[EXCERPT TO READ]
►

In this paper we aimed to study for the first time the role of the syllable at the early stages of visual word recognition, in EP. Studying syllabic effects during the word recognition of EP printed words is relevant not only because it would extend syllable effects in reading to another language, but importantly because EP presents several phonological and orthographic characteristics that place it in-between languages in which syllable effects has been systematically observed (Spanish, French) and not observed (at least so consistently, English). Like Spanish and French, EP is a Romance language, but contrarily to them exhibits a set of rules that govern the grapheme-phoneme correspondences that are more opaque than Spanish but more transparent than French, thus, being considered an intermediate-depth language (see Lima & Castro, 2010 for details). Moreover, it presents a pattern of syllabification that brings it closer to English than to Spanish or French. As with English, EP presents syllabic boundaries blurred by phenomena of ambisyllabicity and vowel reduction. Unstressed syllables, notably at the end of words, are reduced in speech (e.g., see Delgado-Martins, 2002; Mateus & Andrade, 2000), thus causing mismatches between syllable divisions in speech and print (for instance the final letter e in the EP word leite [milk] is supressed in speech, hence giving rise to a monosyllable in speech, lˈɐjt, and a dissyllable in print, lei-te). All these features contribute for EP being considered a stress-timed language, just like English (Frota & Vigário, 2001). Moreover, EP is also considered one of the Romance languages with one of the greatest syllabic complexity. For example, when considering disyllabic words, EP presents 25 permissible syllables at first position (data obtained from the P-PAL lexical database; Soares et al., 2014), whilst Spanish presents only 16 (data obtained from EsPal lexical database; Duhon, Perea, Sebastián-Gallés, Martí, & Carreiras, 2013), and French 15 (Adda-Decker, Mareuil, Adda, & Lori, 2005). Thus, the study of the syllable in a language such as EP can shed light into the linguistic characteristics that could contribute to the emergence of the syllabic effect across-languages.

◄

[STATED EXERCISE 1] Lay out the entries as a two-column CSV, starting with the line containing "How far from" and going on through the end of the entries. Name the columns entry_text and answer, put each entry and its answer in one quoted field, and turn any line breaks into spaces.
The passage above and the entries that follow are unrelated pieces of material.

[MATERIAL FOR THIS EXERCISE]
►

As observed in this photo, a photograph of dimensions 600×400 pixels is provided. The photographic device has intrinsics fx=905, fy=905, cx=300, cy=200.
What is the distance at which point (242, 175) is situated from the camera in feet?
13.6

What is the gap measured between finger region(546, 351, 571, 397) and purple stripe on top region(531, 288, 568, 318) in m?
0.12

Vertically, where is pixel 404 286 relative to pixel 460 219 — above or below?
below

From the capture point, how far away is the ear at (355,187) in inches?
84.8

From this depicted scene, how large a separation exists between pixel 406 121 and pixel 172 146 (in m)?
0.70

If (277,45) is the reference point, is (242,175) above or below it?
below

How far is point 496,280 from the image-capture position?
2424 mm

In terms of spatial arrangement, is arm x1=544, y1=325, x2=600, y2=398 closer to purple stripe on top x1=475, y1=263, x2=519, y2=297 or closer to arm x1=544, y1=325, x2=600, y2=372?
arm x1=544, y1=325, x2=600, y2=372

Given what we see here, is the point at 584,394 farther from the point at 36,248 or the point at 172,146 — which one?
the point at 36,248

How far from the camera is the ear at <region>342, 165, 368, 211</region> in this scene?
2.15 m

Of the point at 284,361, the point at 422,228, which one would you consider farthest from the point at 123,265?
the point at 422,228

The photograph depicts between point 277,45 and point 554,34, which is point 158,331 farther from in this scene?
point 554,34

◄

[STATED EXERCISE 2]
Answer these questions from the passage on European Portuguese:
(a) How many permissible syllables does EP present at first position in disyllabic words?
(b) Which EP word is given as an example of a mismatch between syllable divisions in speech and print?
(c) What kind of language, in terms of timing, is EP considered to be?

[TASK RESULT 1]
entry_text,answer
"How far from the camera is the ear at <region>342, 165, 368, 211</region> in this scene?","2.15 m"
"Of the point at 284,361, the point at 422,228, which one would you consider farthest from the point at 123,265?","the point at 422,228"
"The photograph depicts between point 277,45 and point 554,34, which is point 158,331 farther from in this scene?","point 554,34"

[TASK RESULT 2]
(a) 25
(b) leite
(c) A stress-timed language